One of the worst parts of the iPhones 2G and 3G was the camera. It wasn’t just that it was a low-res two-megapixel piece of junk. More, it was that it seemed tacked on in decidedly un-Apple way, a vestigial afterthought that, although integrated throughout the iPhone software, never felt as polished as it could. It was almost as if Apple put it there in a hissy fit of exasperation, just because you have to have a camera in a phone these days. You can imagine Jobs finally giving the go-ahead: “Fine, if they want a damn camera in a phone, put one in there. But screw ‘em. Make it suck.”

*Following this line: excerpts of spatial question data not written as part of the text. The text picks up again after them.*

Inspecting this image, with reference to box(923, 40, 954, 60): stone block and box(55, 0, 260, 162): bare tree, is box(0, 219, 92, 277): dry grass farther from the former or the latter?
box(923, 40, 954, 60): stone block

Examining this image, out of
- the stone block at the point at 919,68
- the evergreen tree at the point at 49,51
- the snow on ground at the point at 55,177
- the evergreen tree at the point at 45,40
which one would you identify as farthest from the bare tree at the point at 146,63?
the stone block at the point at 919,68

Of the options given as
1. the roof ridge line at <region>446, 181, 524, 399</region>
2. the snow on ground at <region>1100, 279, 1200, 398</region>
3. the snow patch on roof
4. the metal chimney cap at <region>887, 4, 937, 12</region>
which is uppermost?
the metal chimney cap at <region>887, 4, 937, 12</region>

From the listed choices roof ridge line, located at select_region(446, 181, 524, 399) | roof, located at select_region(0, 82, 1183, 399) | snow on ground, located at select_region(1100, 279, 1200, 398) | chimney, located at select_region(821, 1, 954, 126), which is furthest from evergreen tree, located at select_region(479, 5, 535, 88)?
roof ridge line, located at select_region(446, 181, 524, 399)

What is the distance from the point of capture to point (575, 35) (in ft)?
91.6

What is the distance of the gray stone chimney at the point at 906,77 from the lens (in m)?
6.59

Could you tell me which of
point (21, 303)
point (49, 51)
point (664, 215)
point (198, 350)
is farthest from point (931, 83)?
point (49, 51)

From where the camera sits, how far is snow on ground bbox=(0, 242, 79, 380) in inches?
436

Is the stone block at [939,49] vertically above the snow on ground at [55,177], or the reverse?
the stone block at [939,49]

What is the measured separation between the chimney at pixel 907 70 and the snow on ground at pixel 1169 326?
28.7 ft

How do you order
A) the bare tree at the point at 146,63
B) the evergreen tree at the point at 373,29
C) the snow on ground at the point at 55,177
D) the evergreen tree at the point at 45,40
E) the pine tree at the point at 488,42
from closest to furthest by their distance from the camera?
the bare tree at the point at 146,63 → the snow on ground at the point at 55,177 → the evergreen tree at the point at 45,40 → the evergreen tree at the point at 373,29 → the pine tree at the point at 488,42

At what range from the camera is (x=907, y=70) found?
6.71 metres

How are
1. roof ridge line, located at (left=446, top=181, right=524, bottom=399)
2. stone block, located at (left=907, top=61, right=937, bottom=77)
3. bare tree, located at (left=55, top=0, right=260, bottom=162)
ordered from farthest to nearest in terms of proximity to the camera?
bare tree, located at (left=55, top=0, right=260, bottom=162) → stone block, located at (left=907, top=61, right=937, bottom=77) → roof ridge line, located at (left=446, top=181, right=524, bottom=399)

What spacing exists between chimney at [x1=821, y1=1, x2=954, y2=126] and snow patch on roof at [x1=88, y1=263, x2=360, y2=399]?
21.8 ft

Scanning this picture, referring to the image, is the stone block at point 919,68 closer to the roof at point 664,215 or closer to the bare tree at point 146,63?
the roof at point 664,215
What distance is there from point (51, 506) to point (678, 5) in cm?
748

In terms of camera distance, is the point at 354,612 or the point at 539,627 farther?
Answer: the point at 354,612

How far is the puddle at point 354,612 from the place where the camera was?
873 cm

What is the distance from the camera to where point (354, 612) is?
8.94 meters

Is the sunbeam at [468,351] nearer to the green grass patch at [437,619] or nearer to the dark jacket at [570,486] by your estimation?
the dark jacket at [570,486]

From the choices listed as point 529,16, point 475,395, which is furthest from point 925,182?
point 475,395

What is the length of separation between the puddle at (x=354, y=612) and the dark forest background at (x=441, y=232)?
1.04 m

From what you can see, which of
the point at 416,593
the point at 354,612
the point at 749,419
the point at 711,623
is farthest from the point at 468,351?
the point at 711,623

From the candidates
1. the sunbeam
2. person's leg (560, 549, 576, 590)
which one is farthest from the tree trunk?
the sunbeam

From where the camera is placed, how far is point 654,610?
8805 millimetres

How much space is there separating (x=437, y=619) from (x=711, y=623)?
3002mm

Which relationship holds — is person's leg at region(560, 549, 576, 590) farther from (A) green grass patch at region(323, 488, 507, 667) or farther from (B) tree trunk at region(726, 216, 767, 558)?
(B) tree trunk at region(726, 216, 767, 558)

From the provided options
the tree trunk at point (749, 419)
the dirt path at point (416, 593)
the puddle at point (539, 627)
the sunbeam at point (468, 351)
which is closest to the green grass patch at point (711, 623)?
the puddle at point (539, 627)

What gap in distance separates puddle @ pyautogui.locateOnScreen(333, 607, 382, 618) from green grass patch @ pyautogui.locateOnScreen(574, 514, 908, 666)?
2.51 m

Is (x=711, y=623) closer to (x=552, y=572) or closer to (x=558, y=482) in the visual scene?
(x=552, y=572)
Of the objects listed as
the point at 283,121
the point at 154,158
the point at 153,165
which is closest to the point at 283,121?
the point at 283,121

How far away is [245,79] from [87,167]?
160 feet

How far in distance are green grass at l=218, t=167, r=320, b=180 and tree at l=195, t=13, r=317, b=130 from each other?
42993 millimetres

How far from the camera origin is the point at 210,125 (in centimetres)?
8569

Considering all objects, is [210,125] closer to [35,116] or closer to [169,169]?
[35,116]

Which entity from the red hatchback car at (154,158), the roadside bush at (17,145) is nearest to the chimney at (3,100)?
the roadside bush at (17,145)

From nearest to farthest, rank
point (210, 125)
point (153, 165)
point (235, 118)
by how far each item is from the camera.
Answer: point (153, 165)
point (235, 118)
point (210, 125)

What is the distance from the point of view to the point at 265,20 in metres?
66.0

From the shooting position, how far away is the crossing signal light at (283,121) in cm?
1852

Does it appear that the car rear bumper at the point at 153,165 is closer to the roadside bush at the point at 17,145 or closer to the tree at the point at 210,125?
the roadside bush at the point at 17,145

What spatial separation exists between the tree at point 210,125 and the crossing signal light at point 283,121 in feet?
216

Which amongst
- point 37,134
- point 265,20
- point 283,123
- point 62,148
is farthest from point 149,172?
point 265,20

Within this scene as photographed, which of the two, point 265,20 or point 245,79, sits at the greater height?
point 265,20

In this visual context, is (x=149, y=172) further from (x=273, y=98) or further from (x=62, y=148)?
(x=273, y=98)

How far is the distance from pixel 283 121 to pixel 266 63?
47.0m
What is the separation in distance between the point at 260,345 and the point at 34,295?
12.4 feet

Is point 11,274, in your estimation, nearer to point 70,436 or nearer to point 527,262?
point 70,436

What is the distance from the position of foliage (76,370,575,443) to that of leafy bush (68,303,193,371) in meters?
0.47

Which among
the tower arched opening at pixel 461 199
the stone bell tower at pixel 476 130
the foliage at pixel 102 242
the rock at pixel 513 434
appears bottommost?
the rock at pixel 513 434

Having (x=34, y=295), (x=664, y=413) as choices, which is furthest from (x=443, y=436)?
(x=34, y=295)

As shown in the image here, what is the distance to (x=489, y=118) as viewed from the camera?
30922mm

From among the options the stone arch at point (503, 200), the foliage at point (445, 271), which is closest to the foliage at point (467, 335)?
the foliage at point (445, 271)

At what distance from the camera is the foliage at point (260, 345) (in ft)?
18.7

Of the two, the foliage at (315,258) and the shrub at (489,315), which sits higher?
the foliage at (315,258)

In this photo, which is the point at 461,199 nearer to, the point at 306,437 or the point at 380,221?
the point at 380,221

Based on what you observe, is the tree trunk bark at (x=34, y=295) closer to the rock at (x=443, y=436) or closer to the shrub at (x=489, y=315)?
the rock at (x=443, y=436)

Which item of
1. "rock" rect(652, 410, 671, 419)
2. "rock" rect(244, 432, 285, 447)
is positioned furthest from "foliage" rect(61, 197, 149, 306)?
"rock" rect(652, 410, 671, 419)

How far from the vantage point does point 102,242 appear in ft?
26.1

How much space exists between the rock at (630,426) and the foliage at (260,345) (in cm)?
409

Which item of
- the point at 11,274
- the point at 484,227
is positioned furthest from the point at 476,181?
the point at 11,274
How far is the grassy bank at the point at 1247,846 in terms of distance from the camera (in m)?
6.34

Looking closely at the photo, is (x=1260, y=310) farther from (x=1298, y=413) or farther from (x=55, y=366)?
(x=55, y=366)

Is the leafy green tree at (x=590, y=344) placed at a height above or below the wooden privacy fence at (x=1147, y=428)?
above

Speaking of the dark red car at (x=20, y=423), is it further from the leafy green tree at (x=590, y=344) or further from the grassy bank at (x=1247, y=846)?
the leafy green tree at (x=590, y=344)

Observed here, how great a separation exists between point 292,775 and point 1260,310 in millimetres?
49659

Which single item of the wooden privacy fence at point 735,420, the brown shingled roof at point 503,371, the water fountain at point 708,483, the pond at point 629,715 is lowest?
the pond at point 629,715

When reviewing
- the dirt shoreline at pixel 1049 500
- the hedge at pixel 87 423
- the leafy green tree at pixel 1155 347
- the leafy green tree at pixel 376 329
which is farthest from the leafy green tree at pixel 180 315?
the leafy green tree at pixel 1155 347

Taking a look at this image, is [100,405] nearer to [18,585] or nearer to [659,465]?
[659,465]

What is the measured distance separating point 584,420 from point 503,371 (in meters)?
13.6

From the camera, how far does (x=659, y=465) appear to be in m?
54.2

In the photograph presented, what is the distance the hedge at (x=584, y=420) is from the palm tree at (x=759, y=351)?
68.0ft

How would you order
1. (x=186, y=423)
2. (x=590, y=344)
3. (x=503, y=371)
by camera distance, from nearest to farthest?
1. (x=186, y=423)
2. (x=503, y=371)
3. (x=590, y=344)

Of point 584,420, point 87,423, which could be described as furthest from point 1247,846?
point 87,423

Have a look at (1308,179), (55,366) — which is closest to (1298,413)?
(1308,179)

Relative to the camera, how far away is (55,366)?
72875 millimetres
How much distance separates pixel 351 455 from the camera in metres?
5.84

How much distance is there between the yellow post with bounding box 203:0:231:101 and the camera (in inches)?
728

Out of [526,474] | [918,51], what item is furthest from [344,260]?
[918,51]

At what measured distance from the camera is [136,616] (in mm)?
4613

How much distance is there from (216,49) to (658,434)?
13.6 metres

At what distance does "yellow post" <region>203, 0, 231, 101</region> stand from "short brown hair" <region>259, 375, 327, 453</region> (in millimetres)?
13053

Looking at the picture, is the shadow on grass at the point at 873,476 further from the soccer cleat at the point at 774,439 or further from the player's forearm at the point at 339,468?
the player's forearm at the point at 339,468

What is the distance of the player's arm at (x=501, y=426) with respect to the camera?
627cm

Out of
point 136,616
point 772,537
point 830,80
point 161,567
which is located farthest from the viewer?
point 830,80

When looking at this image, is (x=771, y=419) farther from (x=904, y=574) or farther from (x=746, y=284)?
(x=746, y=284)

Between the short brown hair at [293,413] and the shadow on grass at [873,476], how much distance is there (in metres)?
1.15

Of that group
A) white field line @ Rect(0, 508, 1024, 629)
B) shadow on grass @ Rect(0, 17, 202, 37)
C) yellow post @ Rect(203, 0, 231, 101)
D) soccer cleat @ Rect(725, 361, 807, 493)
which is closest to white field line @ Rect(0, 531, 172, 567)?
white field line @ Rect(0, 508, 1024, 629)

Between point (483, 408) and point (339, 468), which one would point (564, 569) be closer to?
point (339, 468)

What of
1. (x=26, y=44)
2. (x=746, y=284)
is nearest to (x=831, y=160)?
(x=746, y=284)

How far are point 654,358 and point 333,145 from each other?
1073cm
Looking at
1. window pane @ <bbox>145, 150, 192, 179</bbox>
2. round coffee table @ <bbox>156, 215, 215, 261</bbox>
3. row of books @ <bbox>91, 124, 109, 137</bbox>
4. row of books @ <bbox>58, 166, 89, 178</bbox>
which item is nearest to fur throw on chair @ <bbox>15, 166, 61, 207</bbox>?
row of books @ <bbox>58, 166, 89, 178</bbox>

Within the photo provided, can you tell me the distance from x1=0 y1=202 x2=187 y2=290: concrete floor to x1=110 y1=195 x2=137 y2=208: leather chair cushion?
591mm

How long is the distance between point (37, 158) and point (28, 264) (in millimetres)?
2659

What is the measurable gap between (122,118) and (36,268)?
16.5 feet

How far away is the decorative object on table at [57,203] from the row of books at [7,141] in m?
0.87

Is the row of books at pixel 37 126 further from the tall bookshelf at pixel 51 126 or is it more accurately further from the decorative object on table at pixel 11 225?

Now, though, the 3GS is here, with three shiny megapixels. That, though, is not the important part. The camera will also auto focus instead of just using a fixed lens, and the software has been upgraded too. To choose where you want the camera to focus, just touch that part of the picture. The camera will also use this information to weight color balance and exposure.
The unstoppable Andy Ihnatko, Chicago Sun Times tech writer and Apple-nerd, has been testing it out, and has posted a set of pictures over at Flickr. Here’s what he says:
[The] fact that you can do “spot metering” puts it among the neatest cameraphones available. Touch the part of the live image that should be properly-exposed and the Camera app will make all of its focus, exposure and white-balance decisions based on that sampling. Bonus: by sampling from the bright, dark and middle areas of the image and taking three separate images, you can even do HDR imaging!
Browsing through the pictures shows that this salvo of updates has been a winner. The photos now look like they come from a camera, not from a phone. And did we mention that it also does video?